## STATED EXERCISE
Extract the listing below in full, unchanged.

Source records

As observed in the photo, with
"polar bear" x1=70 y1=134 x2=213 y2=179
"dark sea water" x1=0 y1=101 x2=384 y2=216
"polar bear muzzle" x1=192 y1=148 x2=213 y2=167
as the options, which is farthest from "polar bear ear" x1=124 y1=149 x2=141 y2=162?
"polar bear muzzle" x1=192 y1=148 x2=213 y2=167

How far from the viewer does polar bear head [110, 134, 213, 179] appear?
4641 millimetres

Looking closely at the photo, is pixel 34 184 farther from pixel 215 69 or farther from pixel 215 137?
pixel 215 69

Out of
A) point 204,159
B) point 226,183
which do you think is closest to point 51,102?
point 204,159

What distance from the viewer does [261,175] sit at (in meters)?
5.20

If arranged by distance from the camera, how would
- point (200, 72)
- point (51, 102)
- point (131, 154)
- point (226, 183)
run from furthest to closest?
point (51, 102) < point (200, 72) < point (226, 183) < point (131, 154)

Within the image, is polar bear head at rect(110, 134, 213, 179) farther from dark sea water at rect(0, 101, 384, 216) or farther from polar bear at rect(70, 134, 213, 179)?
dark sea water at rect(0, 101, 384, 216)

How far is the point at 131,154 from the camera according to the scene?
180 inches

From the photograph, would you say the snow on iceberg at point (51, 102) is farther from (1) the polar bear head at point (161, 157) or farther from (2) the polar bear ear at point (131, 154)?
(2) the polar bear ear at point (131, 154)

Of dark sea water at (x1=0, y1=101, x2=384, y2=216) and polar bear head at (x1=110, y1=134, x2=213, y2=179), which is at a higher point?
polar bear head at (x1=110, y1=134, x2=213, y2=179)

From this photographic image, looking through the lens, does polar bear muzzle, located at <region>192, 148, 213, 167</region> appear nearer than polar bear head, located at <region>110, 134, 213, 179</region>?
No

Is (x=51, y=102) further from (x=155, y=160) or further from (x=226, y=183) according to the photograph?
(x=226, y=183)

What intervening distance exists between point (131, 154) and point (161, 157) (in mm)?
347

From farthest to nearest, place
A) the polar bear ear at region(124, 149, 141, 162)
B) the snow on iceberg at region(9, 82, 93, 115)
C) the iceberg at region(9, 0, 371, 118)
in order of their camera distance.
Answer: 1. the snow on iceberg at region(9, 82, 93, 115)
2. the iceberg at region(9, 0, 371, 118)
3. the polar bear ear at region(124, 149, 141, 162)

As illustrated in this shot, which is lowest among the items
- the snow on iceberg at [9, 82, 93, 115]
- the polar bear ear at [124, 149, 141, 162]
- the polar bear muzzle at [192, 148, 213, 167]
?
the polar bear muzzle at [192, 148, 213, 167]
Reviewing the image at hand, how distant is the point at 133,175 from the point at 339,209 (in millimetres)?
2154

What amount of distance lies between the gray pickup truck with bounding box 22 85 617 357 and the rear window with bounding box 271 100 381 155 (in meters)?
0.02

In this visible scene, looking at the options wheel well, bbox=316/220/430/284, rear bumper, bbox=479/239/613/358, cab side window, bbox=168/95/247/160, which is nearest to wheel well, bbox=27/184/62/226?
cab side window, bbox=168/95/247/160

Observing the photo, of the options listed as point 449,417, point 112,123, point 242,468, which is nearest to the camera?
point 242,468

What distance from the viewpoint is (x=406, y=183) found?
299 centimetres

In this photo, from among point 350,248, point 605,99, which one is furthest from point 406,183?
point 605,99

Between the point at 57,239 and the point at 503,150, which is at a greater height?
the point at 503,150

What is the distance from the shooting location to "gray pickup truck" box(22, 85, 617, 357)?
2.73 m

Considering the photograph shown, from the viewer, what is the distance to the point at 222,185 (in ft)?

## RESPONSE TO THE TASK
As observed in the photo, with
"polar bear" x1=70 y1=134 x2=213 y2=179
"dark sea water" x1=0 y1=101 x2=384 y2=216
"polar bear muzzle" x1=192 y1=148 x2=213 y2=167
as the options, which is farthest from "polar bear ear" x1=124 y1=149 x2=141 y2=162?
"polar bear muzzle" x1=192 y1=148 x2=213 y2=167

How far from the viewer does polar bear head [110, 134, 213, 179] appear?
4641 millimetres

Looking closely at the photo, is pixel 34 184 farther from pixel 215 69 or farther from pixel 215 137?
pixel 215 69

Out of
A) point 204,159
B) point 226,183
which do you think is closest to point 51,102?
point 204,159

What distance from the viewer does [261,175] sit at (in meters)?
5.20

If arranged by distance from the camera, how would
- point (200, 72)
- point (51, 102)
- point (131, 154)
- point (226, 183)
run from furthest to closest?
point (51, 102) < point (200, 72) < point (226, 183) < point (131, 154)

Within the image, is polar bear head at rect(110, 134, 213, 179) farther from dark sea water at rect(0, 101, 384, 216) or farther from polar bear at rect(70, 134, 213, 179)?
dark sea water at rect(0, 101, 384, 216)

How far is the point at 131,154 from the camera according to the scene?
180 inches

From the photograph, would you say the snow on iceberg at point (51, 102) is farther from (1) the polar bear head at point (161, 157) or farther from (2) the polar bear ear at point (131, 154)?
(2) the polar bear ear at point (131, 154)

Of dark sea water at (x1=0, y1=101, x2=384, y2=216) and polar bear head at (x1=110, y1=134, x2=213, y2=179), which is at a higher point?
polar bear head at (x1=110, y1=134, x2=213, y2=179)

From this photographic image, looking through the lens, does polar bear muzzle, located at <region>192, 148, 213, 167</region> appear nearer than polar bear head, located at <region>110, 134, 213, 179</region>?
No

Is (x=51, y=102) further from (x=155, y=160) or further from (x=226, y=183) according to the photograph?
(x=226, y=183)

What intervening distance exists between point (131, 154) and point (161, 157) (in mm)?
347

From farthest to nearest, place
A) the polar bear ear at region(124, 149, 141, 162)
B) the snow on iceberg at region(9, 82, 93, 115)
C) the iceberg at region(9, 0, 371, 118)
in order of their camera distance.
Answer: 1. the snow on iceberg at region(9, 82, 93, 115)
2. the iceberg at region(9, 0, 371, 118)
3. the polar bear ear at region(124, 149, 141, 162)

As illustrated in this shot, which is lowest among the items
- the snow on iceberg at [9, 82, 93, 115]
- the polar bear ear at [124, 149, 141, 162]
- the polar bear muzzle at [192, 148, 213, 167]
?
the polar bear muzzle at [192, 148, 213, 167]
Reviewing the image at hand, how distant is the point at 133,175 from the point at 339,209 (in millimetres)?
2154

What amount of distance lies between the gray pickup truck with bounding box 22 85 617 357 and the rear window with bounding box 271 100 381 155 (in meters)?
0.02

In this visible scene, looking at the options wheel well, bbox=316/220/430/284, rear bumper, bbox=479/239/613/358, cab side window, bbox=168/95/247/160, which is nearest to wheel well, bbox=27/184/62/226?
cab side window, bbox=168/95/247/160

Observing the photo, of the options listed as point 449,417, point 112,123, point 242,468, which is nearest to the camera?
point 242,468

What distance from the viewpoint is (x=406, y=183) found?
299 centimetres

In this photo, from among point 350,248, point 605,99, which one is furthest from point 406,183?
point 605,99

Between the point at 57,239 and the point at 503,150, which is at a greater height?
the point at 503,150

What is the distance from the shooting location to "gray pickup truck" box(22, 85, 617, 357)?
2.73 m

Considering the photograph shown, from the viewer, what is the distance to the point at 222,185 (in ft)?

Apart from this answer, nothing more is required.